Llevo meses bloqueado, atrapado, en una frase de Javier Marías. No es sobre los enamoramientos, sino más bien todo lo contrario, en este corazón tan blanco y violeta. La cita se corresponde con su obra ‘Salvajes y sentimentales’. ‘Letras de fútbol’ y la glosa el periodista deportivo Ramon Besa en ‘Cada mesa, un Vietnam’, un manual editado por JotDown e imprescindible para periodistas, plumillas y demás suicidas laborales por vocación. “El fútbol es la recuperación semanal de la infancia”, escribió el dichoso Marías, que con semejante sentencia me empujó a una bifurcación mental al final de la cual hay sendos precipicios: la una, que el calendario galopa por banda y provoca que socarronas cejas se enarquen cuando me presento como joven; la otra, que los domingos ya no disfruto del fútbol, menos aún los viernes por la noche, en horario de ir al Burguer King tras ver ‘Noche en el museo’ en los cines Broadway, o los sábados a la hora cuando solía ir a comer a casa de mis abuelos.
El Real Valladolid me ha secuestrado los últimos coletazos del síndrome de Peter Pan. Comencé a darme cuenta del rapto en el inefable año pasado, con Paulo Pezzolano al mando en Segunda División. Los jóvenes reales o los autoproclamados como yo nos hemos tristemente acostumbrado a demasiadas campañas en Segunda y, por puro darwinismo, nos hemos adaptado a la mediocridad y acaba uno consolándose con ese ojalá suprimible gen castellano de la resignación. “En Segunda se gana más y metemos más goles”, “hay desplazamientos bonitos como a Oviedo” o “el abono es más barato y hay menos colas”, recitan cada temporada menos irónicamente los estoicos blanquivioleta que se dejan las perras en renovar con su ‘secuestrador’. La campaña pasada fue un suplicio. Otras veces, como con Pacheta o Djukic, la División de Plata tenía su rollo. Incluso con Luis César Sampedro o Sergio González -Dios me perdone- vivimos algo de rock and roll en el segundo peldaño del fútbol español. El curso pasado, más allá del feliz desenlace, fue como tragarse un bocadillo de polvorones entre agosto y mayo.

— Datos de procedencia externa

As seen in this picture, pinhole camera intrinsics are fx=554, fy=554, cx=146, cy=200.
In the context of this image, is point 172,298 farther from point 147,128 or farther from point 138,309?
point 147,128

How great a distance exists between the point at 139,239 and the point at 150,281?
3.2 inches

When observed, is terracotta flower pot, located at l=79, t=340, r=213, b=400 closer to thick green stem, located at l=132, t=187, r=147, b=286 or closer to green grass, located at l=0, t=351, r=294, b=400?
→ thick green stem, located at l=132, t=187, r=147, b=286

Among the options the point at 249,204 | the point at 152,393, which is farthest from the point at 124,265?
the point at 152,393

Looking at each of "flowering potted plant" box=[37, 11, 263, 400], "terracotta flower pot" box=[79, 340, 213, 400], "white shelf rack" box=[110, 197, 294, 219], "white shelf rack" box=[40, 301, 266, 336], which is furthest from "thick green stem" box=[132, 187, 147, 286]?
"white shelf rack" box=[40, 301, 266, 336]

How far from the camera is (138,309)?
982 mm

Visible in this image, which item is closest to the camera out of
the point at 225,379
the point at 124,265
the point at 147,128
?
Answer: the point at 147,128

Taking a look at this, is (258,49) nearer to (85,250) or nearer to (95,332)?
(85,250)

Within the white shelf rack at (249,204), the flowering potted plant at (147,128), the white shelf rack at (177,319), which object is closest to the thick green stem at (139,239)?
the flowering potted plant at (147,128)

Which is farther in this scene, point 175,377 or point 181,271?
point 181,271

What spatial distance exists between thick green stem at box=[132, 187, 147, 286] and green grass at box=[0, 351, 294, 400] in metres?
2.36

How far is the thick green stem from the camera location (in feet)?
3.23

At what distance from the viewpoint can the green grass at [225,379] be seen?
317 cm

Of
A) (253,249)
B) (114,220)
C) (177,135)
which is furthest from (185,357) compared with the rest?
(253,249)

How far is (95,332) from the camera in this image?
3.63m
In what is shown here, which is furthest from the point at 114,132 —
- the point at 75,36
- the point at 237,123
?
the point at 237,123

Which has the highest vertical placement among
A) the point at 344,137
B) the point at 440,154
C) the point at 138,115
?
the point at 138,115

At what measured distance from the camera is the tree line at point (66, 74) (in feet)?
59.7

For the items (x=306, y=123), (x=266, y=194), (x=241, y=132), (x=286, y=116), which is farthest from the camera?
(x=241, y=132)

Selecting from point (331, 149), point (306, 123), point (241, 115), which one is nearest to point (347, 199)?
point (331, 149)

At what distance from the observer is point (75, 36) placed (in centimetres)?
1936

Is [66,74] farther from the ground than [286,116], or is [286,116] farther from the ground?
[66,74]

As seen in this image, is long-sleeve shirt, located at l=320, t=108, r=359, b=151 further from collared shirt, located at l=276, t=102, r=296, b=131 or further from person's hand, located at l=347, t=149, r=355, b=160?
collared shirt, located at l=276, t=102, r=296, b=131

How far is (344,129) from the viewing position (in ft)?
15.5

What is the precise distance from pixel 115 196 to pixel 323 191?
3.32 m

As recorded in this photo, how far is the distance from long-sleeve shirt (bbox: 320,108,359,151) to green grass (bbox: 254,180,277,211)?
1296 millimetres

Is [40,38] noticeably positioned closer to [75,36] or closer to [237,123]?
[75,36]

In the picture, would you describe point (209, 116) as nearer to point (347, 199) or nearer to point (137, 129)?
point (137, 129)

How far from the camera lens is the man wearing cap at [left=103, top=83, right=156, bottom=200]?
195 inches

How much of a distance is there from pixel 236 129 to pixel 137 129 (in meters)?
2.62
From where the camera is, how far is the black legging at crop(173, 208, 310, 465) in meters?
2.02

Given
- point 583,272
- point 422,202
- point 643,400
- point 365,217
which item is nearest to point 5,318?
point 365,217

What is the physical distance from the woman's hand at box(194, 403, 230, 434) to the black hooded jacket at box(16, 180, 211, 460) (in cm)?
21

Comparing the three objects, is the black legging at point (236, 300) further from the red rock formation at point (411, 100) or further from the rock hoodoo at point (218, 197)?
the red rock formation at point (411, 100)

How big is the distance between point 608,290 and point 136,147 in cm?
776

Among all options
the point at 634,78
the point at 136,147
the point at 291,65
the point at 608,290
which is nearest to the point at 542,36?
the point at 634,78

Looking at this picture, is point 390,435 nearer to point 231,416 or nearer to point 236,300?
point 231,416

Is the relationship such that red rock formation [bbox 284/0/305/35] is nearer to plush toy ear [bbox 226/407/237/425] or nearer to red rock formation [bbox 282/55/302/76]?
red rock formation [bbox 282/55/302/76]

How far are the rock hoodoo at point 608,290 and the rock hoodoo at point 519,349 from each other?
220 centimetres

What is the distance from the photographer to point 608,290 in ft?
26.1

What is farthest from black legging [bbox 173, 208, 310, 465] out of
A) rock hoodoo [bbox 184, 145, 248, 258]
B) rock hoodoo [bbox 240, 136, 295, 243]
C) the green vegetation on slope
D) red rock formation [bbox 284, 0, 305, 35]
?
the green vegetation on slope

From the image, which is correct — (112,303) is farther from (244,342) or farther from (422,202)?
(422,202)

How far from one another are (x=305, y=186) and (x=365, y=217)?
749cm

No hay nada más triste que anticipar la catástrofe, porque ni siquiera hay margen para que esta te sacuda y fingir cierto grado de asombro. ¿Quién en Zorrilla dudaba en agosto que en marzo estaríamos más o menos así, en el inframundo de la tabla? Esta afición ha padecido lo inenarrable y seguirá haciéndolo ocupe quien ocupe el palco o el banquillo, solo que los baremos de sufrimiento oscilan hasta cierto punto. Se admite, qué pena escribirlo, un descenso; no se tolera un bochorno. Se acepta, qué duro verbalizarlo, perder alguna vez de goleada; nadie acata normalizar la debacle. Por primera vez en mis diecisiete años de abonado cogí con ganas la Navidad, sinónimo de dos semanas largas sin fútbol. Un Boxing Day me hubiera radicalizado. Primera puñalada sobre la frase de Marías. La segunda, en la previa del Betis. Me sorprendí en la fan zone, entre chavales con la blanquivioleta en la mejilla y el musicote resonando en el aparcamiento a lo Fabrik, sin ilusión por ocupar mi escaño en Zorrilla. Asistí, cómo no, porque salvo absoluta causa de fuerza mayor no he dejado de ir al estadio durante mis tiempos de socio. Ese día, pese al presagio, ganamos. Sí, en plural, porque aquí las victorias, y especialmente las derrotas, son de todos. Cómo explicarle a alguien libre del virus pucelano que los lunes son un suplicio si el finde hubo derrota; por eso las jornadas del viernes duelen más.
Me sobrecoge que quedan muchas jornadas como para abordarlas sin ilusión. Se me hace imposible esta larga secuencia de tortura china, sea televisada o en directo, sin sentir una mínima ilusión, un pequeño gusanillo al berrear el himno bufanda en alto. Jamás pensé que se me quitarían las ganas de fútbol, de mi, nuestro, Real Valladolid. Será que nos estamos haciendo mayores.